### GIVEN DATA
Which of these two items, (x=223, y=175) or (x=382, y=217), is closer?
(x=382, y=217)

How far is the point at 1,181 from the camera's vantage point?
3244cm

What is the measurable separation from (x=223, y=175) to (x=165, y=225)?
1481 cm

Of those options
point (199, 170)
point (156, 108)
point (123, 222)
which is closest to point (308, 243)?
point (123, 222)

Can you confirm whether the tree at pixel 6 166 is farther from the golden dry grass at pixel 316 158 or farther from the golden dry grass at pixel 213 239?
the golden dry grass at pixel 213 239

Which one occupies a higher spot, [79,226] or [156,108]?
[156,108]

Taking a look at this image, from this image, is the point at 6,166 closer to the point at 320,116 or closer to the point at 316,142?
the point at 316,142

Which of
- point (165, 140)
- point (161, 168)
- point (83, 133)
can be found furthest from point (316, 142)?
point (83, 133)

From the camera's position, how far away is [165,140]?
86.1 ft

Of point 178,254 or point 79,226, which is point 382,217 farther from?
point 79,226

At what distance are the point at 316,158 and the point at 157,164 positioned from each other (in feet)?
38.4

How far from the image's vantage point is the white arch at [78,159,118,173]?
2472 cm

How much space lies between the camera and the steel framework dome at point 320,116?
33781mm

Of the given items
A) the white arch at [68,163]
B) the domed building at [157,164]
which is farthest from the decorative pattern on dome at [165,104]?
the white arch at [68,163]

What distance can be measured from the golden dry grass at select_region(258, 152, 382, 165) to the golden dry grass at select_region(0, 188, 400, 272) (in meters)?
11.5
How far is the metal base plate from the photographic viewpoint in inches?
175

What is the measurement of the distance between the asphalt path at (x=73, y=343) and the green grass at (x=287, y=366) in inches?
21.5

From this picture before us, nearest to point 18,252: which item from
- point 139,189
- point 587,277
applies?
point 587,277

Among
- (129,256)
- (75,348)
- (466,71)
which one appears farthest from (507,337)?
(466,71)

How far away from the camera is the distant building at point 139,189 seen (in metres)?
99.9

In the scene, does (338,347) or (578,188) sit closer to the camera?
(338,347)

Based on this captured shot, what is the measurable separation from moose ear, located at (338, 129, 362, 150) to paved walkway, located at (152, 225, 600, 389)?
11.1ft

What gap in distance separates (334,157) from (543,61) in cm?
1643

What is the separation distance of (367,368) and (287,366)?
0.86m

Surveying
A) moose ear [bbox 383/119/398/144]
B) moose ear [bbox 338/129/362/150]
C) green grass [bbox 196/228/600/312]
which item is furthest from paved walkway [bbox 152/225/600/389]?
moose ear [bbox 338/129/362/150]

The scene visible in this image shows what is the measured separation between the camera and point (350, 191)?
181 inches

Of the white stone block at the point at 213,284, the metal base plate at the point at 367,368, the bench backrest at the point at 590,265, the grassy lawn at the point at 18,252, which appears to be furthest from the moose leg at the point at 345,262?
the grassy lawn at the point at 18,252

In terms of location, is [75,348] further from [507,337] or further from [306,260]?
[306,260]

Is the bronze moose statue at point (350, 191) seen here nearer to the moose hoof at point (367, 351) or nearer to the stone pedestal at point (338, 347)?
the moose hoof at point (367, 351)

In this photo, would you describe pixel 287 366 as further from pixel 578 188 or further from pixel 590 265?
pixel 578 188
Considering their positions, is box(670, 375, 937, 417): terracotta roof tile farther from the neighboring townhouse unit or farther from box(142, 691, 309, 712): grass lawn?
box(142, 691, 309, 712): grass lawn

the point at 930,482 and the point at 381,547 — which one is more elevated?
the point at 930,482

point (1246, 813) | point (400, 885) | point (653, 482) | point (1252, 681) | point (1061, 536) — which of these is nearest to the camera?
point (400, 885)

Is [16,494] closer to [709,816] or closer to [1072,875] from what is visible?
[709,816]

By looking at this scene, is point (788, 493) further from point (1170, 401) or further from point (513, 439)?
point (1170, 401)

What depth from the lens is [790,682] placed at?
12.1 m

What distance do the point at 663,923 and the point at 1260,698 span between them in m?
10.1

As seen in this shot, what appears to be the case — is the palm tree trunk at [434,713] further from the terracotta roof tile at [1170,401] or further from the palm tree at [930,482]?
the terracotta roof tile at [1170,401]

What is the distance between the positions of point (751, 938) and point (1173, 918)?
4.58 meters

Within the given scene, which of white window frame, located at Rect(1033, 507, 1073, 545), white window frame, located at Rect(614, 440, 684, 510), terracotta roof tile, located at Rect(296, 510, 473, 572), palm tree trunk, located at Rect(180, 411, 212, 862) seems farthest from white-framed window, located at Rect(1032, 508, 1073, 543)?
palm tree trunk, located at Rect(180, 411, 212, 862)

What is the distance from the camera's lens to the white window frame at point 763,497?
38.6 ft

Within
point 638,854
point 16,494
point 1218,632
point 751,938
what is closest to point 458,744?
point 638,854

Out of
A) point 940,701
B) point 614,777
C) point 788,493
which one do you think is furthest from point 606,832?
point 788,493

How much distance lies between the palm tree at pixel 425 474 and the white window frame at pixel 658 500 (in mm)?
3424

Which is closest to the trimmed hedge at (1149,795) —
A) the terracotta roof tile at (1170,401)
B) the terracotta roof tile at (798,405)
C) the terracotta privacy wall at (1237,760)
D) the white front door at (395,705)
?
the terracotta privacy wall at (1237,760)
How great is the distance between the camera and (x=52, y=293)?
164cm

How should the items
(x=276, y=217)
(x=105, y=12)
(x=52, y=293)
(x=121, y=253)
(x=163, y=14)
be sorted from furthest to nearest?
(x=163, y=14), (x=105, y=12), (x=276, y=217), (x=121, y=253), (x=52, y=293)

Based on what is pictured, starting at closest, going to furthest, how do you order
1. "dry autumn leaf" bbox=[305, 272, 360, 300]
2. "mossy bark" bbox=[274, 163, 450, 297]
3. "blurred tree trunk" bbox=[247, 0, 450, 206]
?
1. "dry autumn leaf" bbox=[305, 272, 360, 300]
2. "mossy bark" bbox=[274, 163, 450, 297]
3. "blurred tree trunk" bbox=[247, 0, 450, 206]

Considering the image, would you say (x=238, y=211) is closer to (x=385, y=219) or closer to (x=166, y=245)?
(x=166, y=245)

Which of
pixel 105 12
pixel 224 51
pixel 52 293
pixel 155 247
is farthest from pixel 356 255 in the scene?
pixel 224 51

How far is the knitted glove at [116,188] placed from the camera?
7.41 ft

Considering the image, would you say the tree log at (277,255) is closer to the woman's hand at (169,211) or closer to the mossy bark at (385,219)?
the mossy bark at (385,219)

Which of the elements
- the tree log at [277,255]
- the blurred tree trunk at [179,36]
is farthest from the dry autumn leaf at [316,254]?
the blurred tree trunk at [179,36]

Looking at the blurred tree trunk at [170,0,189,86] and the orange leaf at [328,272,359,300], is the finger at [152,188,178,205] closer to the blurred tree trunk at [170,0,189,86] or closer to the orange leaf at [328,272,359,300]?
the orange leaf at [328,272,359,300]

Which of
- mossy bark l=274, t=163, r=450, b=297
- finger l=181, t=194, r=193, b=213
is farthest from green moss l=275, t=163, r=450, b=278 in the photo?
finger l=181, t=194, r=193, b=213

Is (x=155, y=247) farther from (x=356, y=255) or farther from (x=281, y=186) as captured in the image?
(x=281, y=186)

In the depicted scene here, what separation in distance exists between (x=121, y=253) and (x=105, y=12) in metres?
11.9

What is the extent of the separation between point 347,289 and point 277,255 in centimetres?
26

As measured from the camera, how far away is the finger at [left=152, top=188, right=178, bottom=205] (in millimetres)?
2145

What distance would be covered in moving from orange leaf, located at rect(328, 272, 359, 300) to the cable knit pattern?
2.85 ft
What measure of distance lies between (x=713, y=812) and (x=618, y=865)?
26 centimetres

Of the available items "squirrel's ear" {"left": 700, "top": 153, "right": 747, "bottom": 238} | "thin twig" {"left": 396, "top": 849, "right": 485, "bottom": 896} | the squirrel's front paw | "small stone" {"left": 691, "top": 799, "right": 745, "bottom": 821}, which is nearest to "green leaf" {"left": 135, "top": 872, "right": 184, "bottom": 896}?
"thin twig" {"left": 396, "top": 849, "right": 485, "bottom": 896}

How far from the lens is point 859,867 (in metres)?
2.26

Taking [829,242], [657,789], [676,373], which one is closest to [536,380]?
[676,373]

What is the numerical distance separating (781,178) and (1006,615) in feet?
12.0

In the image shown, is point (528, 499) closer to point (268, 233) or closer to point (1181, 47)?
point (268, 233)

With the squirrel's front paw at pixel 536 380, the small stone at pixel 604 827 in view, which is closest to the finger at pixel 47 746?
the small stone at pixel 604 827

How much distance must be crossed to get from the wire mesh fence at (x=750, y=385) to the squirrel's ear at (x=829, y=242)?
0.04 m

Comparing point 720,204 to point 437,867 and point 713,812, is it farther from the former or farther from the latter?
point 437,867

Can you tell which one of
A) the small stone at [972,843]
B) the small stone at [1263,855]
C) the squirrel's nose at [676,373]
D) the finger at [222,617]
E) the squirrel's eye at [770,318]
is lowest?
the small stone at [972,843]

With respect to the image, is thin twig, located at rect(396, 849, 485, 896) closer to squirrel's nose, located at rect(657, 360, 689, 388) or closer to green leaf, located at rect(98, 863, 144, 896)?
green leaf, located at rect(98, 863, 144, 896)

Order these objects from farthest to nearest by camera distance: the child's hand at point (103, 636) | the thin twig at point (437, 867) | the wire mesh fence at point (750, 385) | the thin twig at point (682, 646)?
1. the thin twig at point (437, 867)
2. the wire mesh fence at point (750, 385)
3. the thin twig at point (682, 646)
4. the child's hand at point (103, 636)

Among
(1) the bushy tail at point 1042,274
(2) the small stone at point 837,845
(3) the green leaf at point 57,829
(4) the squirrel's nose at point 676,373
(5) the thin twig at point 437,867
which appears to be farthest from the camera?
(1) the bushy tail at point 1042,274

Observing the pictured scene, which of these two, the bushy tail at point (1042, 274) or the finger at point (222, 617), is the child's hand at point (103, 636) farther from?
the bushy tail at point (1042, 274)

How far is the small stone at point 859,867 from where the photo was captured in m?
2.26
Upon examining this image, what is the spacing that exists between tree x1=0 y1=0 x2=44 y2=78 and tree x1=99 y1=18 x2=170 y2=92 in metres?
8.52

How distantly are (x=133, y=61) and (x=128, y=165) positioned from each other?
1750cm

### INSTRUCTIONS FOR THE TASK
How many of the lines above contain the word "positions" with the same capitalization? Reply with the number only.

### WRITTEN RESPONSE
2